» **Okunacak Metin**:
━━━━━━
1. sayfa (Toplam 1 sayfa)

Tüzel Kişiliğin Sona Ermesiyle Taraf Ehliyeti Ortadan Kalkar - İhya Davası

Gönderilme zamanı: 04 Ara 2021, 01:19
gönderen Hepsihukuk
T.C.

YARGITAY

HUKUK GENEL KURULU

E. 2007/10-358

K. 2007/337

T. 6.6.2007

• TÜZEL KİŞİLİĞİN SONA ERMESİ ( Limited Şirketlerde/Ticaret Sicilinden Terkinle Sona Ereceği – Taraf Ehliyetinin Ortadan Kalkacağı/Tasfiyenin Gereği Gibi Yapılması Zorunluluğu )

• TASFİYE İŞLEMLERİ ( Gerektiği Gibi Tamamlanmamışsa Tüzel Kişilik Ticaret Sicilinden Silinse Bile Sona Ermeyeceği – Memurun İş Kazasından Haberdar Olup Dava Açılıp Açılmadığını Araştırmakla Yükümlü Olduğu )

• TASFİYE MEMURU ( İş Kazasından Haberdar Olan Memurun Dava Açılıp Açılmadığını Araştırmakla Yükümlü Olduğu – Tasfiye İşlemlerini Gerektiği Gibi Tamamlamamışsa Tüzel Kişiliğin Ticaret Sicilinden Silinse Bile Sona Ermeyeceği )

• HUSUMET ( Tüzel Kişiliği Sona Eren Şirketin İhyası İçin Tasfiye Memuru ile Ticaret Siciline Ayrı Bir Dava Açılması Gerektiği )

• RÜCUAN ALACAK İSTEMİ ( İş Kazası Nedeniyle – Ticaret Sicilinden Silinen Şirkete Açılabileceği/Şirketin İhyası İçin Tasfiye Memuru ile Ticaret Siciline Ayrı Bir Dava Açılması Gerektiği )

506/m. 26

1086/m. 39,40

6762/m. 1, 224, 445, 552

ÖZET : Dava, rücuan alacak istemine ilişkin olup, iş kazası neticesinde sigortalıya bağlanan gelirler ve yapılan ödemeler nedeniyle oluşan Kurum zararının işveren şirketten tahsilini amaçlamaktadır.Limited şirketin tüzel kişiliği ticaret sicilinden silinmesi ile sona erer. Tüzel kişiliğin sona ermesi için tasfiye işlemlerinin eksiksiz yapılmış olması gerekir. Şayet, tasfiye işlemleri gerektiği gibi tamamlanmamış ve tasfiyesi gereken hususlar eksik bırakılmışsa, tüzel kişilik ticaret sicilinden silinse bile, limited şirketin tüzel kişiliğinin sona erdiğinin kabulü olanaksızdır. Tasfiye memuru iş kazasından haberdar olup, bu konuda dava açılıp açılmadığını araştırmakla yükümlüdür. Bu durumda, tüzel kişiliğin yeniden ihyasına gidilerek yargılamanın limited şirket tüzel kişiliğine karşı devamının sağlanması gerekmektedir.
━━━━━━
» **Listelenen Kayıtlar**:

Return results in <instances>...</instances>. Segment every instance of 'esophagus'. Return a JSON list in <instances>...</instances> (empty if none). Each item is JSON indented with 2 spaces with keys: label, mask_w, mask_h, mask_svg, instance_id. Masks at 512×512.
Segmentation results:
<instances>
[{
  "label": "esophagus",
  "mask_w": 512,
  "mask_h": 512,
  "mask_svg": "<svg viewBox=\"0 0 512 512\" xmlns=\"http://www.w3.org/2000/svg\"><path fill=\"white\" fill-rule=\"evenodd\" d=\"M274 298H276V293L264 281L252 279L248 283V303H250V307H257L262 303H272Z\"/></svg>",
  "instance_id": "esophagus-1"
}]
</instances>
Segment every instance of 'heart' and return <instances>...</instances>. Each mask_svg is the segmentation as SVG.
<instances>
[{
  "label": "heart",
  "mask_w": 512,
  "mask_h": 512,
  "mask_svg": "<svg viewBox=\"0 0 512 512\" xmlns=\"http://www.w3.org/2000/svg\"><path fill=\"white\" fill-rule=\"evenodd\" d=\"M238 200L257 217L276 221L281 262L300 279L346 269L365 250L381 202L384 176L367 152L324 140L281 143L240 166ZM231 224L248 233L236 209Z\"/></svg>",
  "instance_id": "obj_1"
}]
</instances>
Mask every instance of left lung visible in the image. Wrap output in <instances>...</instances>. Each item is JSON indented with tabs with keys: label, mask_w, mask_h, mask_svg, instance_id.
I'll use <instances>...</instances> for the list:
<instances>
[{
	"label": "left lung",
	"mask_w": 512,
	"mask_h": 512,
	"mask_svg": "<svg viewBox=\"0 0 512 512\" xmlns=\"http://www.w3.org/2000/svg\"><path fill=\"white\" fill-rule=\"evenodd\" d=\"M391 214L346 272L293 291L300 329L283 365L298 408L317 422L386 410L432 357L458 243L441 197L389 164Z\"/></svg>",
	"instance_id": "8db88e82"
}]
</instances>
━━━━━━
» **Yapılacak İşler**:
[A] Aşağıdaki ifadelerin okunacak metinle uyuşup uyuşmadığını belirtiniz. Her biri için evet veya hayır yazınız ve metinden belirleyici sözcükleri aynen alıntılayınız. (i) Limited şirketin tüzel kişiliği ticaret sicilinden silinmesiyle sona erer. (ii) Tasfiye işlemleri eksik bırakılmış olsa da sicilden silinen limited şirketin tüzel kişiliği sona ermiş kabul edilir. (iii) Dava, sigortalının işverenden tazminat istemine ilişkindir.
[B] Kayıtlarda "Mask every instance" ifadesini içeren satırdan başlayan ve kayıtların sonunda biten satırları, her iki uç dahil, Sıra ve Satır sütunlarından oluşan bir Markdown tablosu olarak veriniz. Boş satırları tabloya almayınız.

» **Görevlere Göre Çıktılar**:
[A]
(i) Evet: "Limited şirketin tüzel kişiliği ticaret sicilinden silinmesi ile sona erer."
(ii) Hayır: "tüzel kişilik ticaret sicilinden silinse bile, limited şirketin tüzel kişiliğinin sona erdiğinin kabulü olanaksızdır."
(iii) Hayır: "Dava, rücuan alacak istemine ilişkin olup"

[B]
| Sıra | Satır |
|---|---|
| 1 | Mask every instance of left lung visible in the image. Wrap output in <instances>...</instances>. Each item is JSON indented with tabs with keys: label, mask_w, mask_h, mask_svg, instance_id. |
| 2 | I'll use <instances>...</instances> for the list: |
| 3 | <instances> |
| 4 | [{ |
| 5 | 	"label": "left lung", |
| 6 | 	"mask_w": 512, |
| 7 | 	"mask_h": 512, |
| 8 | 	"mask_svg": "<svg viewBox=\"0 0 512 512\" xmlns=\"http://www.w3.org/2000/svg\"><path fill=\"white\" fill-rule=\"evenodd\" d=\"M391 214L346 272L293 291L300 329L283 365L298 408L317 422L386 410L432 357L458 243L441 197L389 164Z\"/></svg>", |
| 9 | 	"instance_id": "8db88e82" |
| 10 | }] |
| 11 | </instances> |